Teens and pre-teens watched as a group of Toronto kids struggled with peer pressure, poor grades, teasing, alcohol, smoking and dating. Unlike later American shows like Beverly Hills 90210, these kids had frizzy hair, zits, peach fuzz and squeaky voices. They wore dorky glasses and acid-wash jeans, took public transit and had to be home before curfew.
Hundreds of teenagers were petrified into chastity when they learned 14-year-old Spike’s one-night fling left her pregnant. Some swore off drugs after watching Snake drop acid, then fall from a bridge.
“I identified with every episode in some little way,” says 27-year-old uber-fan Mark Polger. “They did it in a really good way, they weren’t preachy about it. They showed the characters making decisions, and they showed the consequences.” Polger got hooked on the show at age 12, when he was a self-described “nerd” fascinated by the teens’ daily traumas.
“I watched it, and I really took it seriously,” he says. “I memorized every show from front to back because everything they said seemed so profound at the time.
“Now I look back at it and I realize that the acting wasn’t so great and the way they covered some issues was pretty superficial,” he says.
But in the grips of his fandom, the university-trained librarian amassed boxes of newspaper clippings and magazine articles about the show. Today, he runs the definitive fan Web site, www.degrassi.ca
He also sends an electronic newsletter to fans each week, leads tours highlighting spots around Toronto where the series was shot and provides a venue for fan fiction, where diehard Degrassi-ites the world over envision and embellish a future for the old players.
“I am totally embarrassed about (that) now,” writes Natalie Earl, author of most of the 138 fictional episodes, in an e-mail interview from her Los Angeles home.
Two summers ago, Earl and Polger even organized a Degrassi convention in Toronto.
“It was amazing that an obscure Canadian show from the 1980s still had a strong following around the world,” says Earl. “I was age 25 at the time, but it shocked me that the fans most eager about the show were not of my expected demographic (aging Gen X-ers). Instead, the fans were all ages, all races, all sexual orientations, all socio-economic backgrounds.
“Everybody could relate to the insane highs and lows of adolescence portrayed through the halls of Degrassi.”
“The core of the classic Degrassi was its simple yet realistic storytelling, with the underlying message, ‘You are not alone,’ ” says creator Schuyler, who vows the same kind of storytelling will continue in The Next Generation.
But the slicker, professional offspring will likely be missing some of the endearing qualities of its less-polished precursor.

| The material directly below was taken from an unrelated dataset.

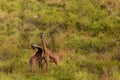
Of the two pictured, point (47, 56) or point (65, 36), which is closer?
point (47, 56)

Part of the original appeal, fans say, was the show’s realism, something it owed to a ridiculously low budget and its use of people with no acting experience. Parents and younger siblings were often just that: real parents and siblings of the young actors, and crew members often volunteered to step in as extras.
In its prime, Degrassi was the highest-rated show in Canada and went on to be syndicated in more than 70 countries. In 1991, some 2.7 million viewers watched as Wheels drunkenly ran over a child in the two-hour finale. It was the CBC’s highest rating to date.